Teresina sábado, 25 julho, 2026

Quebradeiras de Coco de Miguel Alves (PI) terão fábrica de sabonetes artesanais com óleo de babaçu

Um grupo de 10 mulheres da Associação das Quebradeiras de Coco de Miguel Alves, no norte do Piauí, foi selecionado no edital da Fundação Banco do Brasil para implantar a primeira fábrica de sabonetes artesanais feitos com óleo de babaçu na região. O projeto visa ampliar a renda das mulheres e fomentar o empreendedorismo local.

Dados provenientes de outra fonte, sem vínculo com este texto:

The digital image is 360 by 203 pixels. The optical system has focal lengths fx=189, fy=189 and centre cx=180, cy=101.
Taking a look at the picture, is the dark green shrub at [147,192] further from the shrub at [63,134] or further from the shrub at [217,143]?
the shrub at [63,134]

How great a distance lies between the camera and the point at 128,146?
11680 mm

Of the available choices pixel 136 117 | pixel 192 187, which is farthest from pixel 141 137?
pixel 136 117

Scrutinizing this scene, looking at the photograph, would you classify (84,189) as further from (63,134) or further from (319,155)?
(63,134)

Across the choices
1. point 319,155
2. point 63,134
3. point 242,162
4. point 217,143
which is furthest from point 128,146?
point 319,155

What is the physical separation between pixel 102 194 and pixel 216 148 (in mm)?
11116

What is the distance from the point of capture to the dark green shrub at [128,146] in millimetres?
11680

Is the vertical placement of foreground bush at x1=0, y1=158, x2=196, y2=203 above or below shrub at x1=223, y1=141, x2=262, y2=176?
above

A fábrica será instalada na localidade Retrato, a 20 km do centro de Miguel Alves, região com extensos babaçuais de livre acesso às quebradeiras, que há anos extraem o coco babaçu para produção de diversos derivados, como azeite, óleo, mesocarpo e biscoitos.

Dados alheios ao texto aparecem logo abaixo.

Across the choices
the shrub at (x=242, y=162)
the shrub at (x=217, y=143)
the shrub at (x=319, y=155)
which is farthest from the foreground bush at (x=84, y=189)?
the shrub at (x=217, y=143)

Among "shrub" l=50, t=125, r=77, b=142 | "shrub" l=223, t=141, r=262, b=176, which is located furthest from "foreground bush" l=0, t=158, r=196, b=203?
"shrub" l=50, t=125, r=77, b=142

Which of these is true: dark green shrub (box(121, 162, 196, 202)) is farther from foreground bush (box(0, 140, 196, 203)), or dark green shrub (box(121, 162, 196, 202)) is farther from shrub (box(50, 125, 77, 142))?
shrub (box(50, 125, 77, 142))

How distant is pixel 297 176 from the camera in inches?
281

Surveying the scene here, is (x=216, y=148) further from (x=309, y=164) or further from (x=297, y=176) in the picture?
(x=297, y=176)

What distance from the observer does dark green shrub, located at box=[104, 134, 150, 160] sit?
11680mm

Com o apoio da ex-governadora Regina Sousa, o projeto está na fase final de aprovação para liberação dos recursos. Após a reforma da casa que abrigará a fábrica, serão oferecidos cursos para as mulheres sobre produção de sabonetes, gestão de negócios e desenvolvimento de embalagens sustentáveis, aproveitando materiais dos babaçuais.

Maria Lúcia, presidente da associação, destaca que a iniciativa representa uma oportunidade de ampliar a renda das famílias e fortalecer os negócios ligados à cadeia produtiva do babaçu. “Hoje, a associação vive principalmente das vendas de mesocarpo, azeite, óleo extra virgem e biscoitos, que complementam o sustento de nossas famílias. Também participamos do Programa Nacional de Alimentação Escolar (Pnae), da Conab e do Programa de Aquisição de Alimentos (PAA), que valorizam a agricultura familiar”, explica.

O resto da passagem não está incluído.